The new product is chlorine and potassium permanganate-free and is used in a waterless process that can be performed at room temperature, simply by rotating the powder in an empty washing machine with the denim. The process also does not require an ozone machine, making it more cost-effective.
The Oz-One powder works by breaking down indigo and sulphur black dyes, and will also break down Officina’s own sustainable dyes, to produce a bleached effect. Officina came up with the concept for the product while Italy was in lockdown for the coronavirus pandemic. The company felt that it would be important to maintain the denim industry’s momentum towards sustainability once restrictions were lifted.
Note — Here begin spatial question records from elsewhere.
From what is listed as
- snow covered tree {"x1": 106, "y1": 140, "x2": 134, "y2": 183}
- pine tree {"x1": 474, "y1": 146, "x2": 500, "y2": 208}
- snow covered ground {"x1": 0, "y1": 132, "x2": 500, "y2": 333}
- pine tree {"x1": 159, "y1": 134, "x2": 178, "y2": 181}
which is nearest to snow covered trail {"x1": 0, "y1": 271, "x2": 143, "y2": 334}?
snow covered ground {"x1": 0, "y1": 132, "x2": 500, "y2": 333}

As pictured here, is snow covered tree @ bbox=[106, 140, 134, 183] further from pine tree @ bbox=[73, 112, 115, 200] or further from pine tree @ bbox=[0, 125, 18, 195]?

As a sustainable company, Officina is particularly concerned that the “denim industry doesn’t walk back on some of the progress it has made to reduce its overall environmental footprint”. According to the company’s MD Andrea Venier, “It is hoped that, even in a difficult time due to the global pandemic, a new technology like Oz-One Powder will give to laundries an extra option to offer brands better and more sustainable technology, using the machines at their disposal.”
Each year, the textile industry is responsible for the consumption of more than 79 billion cubic metres of water, 1,715 million tonnes of CO2 emissions and 92 million tonnes of waste — and these numbers are set to increase by 50 per cent by 2030. Growing awareness of this problem has led to a growing number of innovations to deal with it. These have recently included renewable recycled cotton and zero-waste fashion initiatives.